● **Instruction A**:
Copy out the anatomy outline records word for word, from the line containing "Target: left lung." through the end of the records, both included.
** start Page extract **
Doug Plucknette (00:59): Well, good morning, Chris. Or whatever time of day it happens to be that you’re all listening to this at any way of failure modes, your main strategy, and I don’t care where you are, what you do, what type of manufacturing, your rent, whether you’re in your utilities, your maintenance plan or your maintenance strategy should be based on failure modes. And this was something that, you know, I’d been working in the trades probably 10 years before somebody enlightened me to this. And the company that I worked for, Eastman [inaudible: 00:01:31] company, we fell into the same trap that everybody else did. You buy a new piece of equipment or you design it and install it and you do a great job. And then you wait for things to start to fail. And when they do, you say, hey, we really should have a PM for that, some type of maintenance plan to keep that from occurring again, so that we don’t have this downtime, and we make sure that we have the parts available and so on and so forth.
Doug Plucknette (01:47): And in doing so we created this culture of component replacers, people that didn’t think about why things failed. We just replaced components. And then the other piece that it created was a maintenance strategy that was heavily based on PM. And when you learn that PM or preventative maintenance, as it’s called only applies to about 7% of your component failures, all of a sudden you realize, holy smokes, we’ve gone and made a mess of what we have here, and no wonder when we struggled to get our maintenance completed. So I want to say it was in the early 1990s that I was introduced to this topic of failure modes and what a failure mode was.
Doug Plucknette (02:44): And realistically there wasn’t really a good definition. It was, you know, why does something fail? Well, realistically, a failure mode is three parts. It’s the part that failed the problem, and then the cause, all right? So it could be bearing, which would be your part seizes as the problem cause lack of lubrication. That’s a specific course. So, when you have those three parts and you make it out like that, once you get to the point where you’re at specific course you can say, all right, what do I need to do to make sure the sparing gets lubricated? How do I make sure it’s the right type, the right amount, the correct frequency, right? If we step back and look at just saying, all right, I’m going to make my maintenance strategy and call a failure mode the bearing failed, I could have 20 reasons why a bearing fails, right?
** end Page extract **
** start Material for this task **
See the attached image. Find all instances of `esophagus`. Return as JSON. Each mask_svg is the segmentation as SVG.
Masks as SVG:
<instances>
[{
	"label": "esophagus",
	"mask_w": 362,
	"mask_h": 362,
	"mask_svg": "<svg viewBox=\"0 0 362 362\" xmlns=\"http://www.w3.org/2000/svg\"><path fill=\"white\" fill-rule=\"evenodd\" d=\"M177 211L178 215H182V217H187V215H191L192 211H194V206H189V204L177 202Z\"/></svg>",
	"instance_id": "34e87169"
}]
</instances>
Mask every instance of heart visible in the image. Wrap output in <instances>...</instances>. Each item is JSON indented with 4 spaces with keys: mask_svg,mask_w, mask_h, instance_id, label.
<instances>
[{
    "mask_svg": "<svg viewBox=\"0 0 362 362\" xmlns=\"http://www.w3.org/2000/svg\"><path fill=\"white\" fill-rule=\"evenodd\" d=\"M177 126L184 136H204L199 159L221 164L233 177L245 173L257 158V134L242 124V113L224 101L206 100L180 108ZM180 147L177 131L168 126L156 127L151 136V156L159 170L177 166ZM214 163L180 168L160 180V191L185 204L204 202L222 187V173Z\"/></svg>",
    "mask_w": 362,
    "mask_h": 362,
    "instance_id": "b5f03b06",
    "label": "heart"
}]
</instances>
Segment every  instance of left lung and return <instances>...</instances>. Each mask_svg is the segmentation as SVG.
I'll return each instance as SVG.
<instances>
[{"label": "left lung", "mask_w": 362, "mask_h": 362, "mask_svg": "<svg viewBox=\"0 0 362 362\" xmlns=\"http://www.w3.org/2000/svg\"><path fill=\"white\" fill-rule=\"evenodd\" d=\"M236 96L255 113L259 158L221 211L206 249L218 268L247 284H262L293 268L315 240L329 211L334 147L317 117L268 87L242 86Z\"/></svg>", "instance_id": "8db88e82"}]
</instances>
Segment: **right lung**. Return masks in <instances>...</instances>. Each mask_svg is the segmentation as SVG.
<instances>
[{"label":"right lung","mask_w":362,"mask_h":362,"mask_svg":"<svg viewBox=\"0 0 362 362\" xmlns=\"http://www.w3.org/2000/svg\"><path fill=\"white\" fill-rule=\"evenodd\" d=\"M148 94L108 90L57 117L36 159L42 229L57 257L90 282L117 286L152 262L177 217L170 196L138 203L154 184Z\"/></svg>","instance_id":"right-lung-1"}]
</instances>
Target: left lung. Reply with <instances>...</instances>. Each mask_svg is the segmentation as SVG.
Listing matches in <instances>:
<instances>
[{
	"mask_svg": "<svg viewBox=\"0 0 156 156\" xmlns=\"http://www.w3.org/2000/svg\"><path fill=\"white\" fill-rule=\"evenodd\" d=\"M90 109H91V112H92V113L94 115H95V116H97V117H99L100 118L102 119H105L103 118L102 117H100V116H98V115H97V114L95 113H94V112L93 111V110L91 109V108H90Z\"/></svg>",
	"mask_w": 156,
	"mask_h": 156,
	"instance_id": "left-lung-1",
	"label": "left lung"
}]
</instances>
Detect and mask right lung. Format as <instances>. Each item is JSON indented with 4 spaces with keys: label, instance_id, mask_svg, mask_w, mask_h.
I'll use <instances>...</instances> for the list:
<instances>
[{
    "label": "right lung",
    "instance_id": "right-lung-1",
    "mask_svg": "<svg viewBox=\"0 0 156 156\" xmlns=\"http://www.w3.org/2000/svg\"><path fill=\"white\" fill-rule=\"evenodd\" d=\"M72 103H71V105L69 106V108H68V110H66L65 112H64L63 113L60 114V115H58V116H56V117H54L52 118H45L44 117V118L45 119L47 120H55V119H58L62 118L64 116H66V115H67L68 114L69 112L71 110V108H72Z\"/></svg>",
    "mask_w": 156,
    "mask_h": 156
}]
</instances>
** end Material for this task **
● **Instruction B**:
According to the failure modes transcript, what three parts make up a failure mode?

● **Correct result A**:
Target: left lung. Reply with <instances>...</instances>. Each mask_svg is the segmentation as SVG.
Listing matches in <instances>:
<instances>
[{
	"mask_svg": "<svg viewBox=\"0 0 156 156\" xmlns=\"http://www.w3.org/2000/svg\"><path fill=\"white\" fill-rule=\"evenodd\" d=\"M90 109H91V112H92V113L94 115H95V116H97V117H99L100 118L102 119H105L103 118L102 117H100V116H98V115H97V114L95 113H94V112L93 111V110L91 109V108H90Z\"/></svg>",
	"mask_w": 156,
	"mask_h": 156,
	"instance_id": "left-lung-1",
	"label": "left lung"
}]
</instances>
Detect and mask right lung. Format as <instances>. Each item is JSON indented with 4 spaces with keys: label, instance_id, mask_svg, mask_w, mask_h.
I'll use <instances>...</instances> for the list:
<instances>
[{
    "label": "right lung",
    "instance_id": "right-lung-1",
    "mask_svg": "<svg viewBox=\"0 0 156 156\" xmlns=\"http://www.w3.org/2000/svg\"><path fill=\"white\" fill-rule=\"evenodd\" d=\"M72 103H71V105L69 106V108H68V110H66L65 112H64L63 113L60 114V115H58V116H56V117H54L52 118H45L44 117V118L45 119L47 120H55V119H58L62 118L64 116H66V115H67L68 114L69 112L71 110V108H72Z\"/></svg>",
    "mask_w": 156,
    "mask_h": 156
}]
</instances>

● **Correct result B**:
The part that failed, the problem, and the cause.